### SUPPLIED MATERIAL
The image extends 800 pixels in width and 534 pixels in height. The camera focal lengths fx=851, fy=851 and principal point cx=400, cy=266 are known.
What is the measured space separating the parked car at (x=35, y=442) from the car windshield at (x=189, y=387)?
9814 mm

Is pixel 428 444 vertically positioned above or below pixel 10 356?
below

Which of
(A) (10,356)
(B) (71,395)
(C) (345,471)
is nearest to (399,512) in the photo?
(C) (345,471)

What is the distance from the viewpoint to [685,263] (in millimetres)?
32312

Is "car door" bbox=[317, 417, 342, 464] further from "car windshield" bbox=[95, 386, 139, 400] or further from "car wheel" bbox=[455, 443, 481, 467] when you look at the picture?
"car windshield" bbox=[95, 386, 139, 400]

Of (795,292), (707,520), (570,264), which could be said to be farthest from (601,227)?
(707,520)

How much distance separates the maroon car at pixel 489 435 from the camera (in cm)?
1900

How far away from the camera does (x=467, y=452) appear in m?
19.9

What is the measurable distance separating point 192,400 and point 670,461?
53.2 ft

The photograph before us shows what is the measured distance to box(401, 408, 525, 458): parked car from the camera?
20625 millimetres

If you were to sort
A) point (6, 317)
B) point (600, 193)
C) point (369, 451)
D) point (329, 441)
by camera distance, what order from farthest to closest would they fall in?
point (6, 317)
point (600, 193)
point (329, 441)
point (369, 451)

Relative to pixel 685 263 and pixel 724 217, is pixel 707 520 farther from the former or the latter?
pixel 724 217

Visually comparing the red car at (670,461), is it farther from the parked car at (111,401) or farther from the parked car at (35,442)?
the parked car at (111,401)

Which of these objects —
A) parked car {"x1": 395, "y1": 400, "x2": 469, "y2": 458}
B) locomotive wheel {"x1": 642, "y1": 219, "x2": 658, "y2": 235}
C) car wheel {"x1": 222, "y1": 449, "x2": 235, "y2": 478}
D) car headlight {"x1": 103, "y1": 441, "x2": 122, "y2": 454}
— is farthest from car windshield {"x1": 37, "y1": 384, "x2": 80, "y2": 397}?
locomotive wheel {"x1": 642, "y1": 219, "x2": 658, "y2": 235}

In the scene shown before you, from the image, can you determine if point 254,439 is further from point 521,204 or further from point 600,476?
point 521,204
==
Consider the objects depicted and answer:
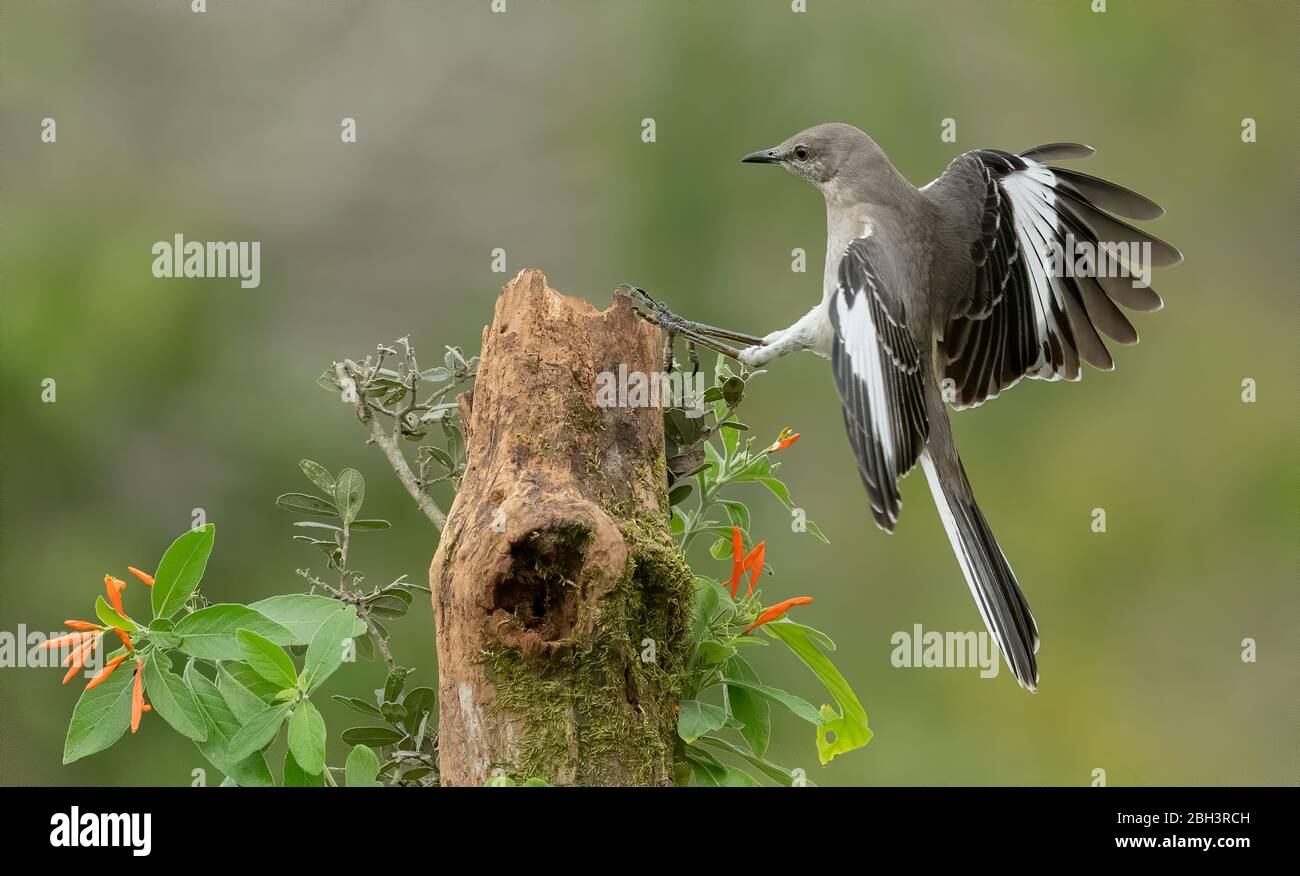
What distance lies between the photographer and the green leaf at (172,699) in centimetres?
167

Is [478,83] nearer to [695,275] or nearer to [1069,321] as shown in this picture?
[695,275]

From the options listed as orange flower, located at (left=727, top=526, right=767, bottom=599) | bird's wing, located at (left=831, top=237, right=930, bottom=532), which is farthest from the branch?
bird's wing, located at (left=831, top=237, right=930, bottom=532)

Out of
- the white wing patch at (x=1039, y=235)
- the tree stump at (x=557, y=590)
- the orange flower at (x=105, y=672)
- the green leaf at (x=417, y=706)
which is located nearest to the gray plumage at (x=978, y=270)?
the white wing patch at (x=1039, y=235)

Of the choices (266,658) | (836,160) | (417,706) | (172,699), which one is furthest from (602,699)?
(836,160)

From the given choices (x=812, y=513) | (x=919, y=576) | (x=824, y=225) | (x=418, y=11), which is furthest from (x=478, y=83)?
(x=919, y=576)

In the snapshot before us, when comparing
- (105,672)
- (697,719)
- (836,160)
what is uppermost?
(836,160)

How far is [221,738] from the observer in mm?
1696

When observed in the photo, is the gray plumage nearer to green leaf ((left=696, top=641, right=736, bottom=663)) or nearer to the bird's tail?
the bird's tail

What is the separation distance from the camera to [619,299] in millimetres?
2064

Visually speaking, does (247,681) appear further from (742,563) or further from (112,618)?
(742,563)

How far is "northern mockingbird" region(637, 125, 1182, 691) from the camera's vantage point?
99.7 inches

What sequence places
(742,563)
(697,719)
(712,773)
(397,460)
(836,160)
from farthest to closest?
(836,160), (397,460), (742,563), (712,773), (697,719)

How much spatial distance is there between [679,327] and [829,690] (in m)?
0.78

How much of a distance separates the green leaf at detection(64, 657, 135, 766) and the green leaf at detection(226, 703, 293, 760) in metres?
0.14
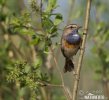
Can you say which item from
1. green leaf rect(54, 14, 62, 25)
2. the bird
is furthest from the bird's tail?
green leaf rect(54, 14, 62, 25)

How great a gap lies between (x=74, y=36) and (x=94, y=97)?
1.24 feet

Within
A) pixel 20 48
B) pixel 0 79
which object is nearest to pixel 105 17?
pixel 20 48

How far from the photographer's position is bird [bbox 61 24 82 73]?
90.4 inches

### STATED EXERCISE
Rewrite everything from the line containing "How far is [221,738] from the observer in mm?" down to the line containing "99.7 inches", replacing "gray plumage" with "gray feathers" and leaving the rest unchanged.

### ANSWER FOR THIS EXERCISE
How far is [221,738] from the observer in mm?
1696

When observed in the photo, is the gray feathers nearer to green leaf ((left=696, top=641, right=736, bottom=663)) or nearer to the bird's tail?
the bird's tail

What is the separation distance from the camera to [619,299] in millimetres?
2064

Visually speaking, does (247,681) appear further from (742,563) or further from (112,618)?
(742,563)

How far is "northern mockingbird" region(637, 125, 1182, 691) from the camera's vantage point?
99.7 inches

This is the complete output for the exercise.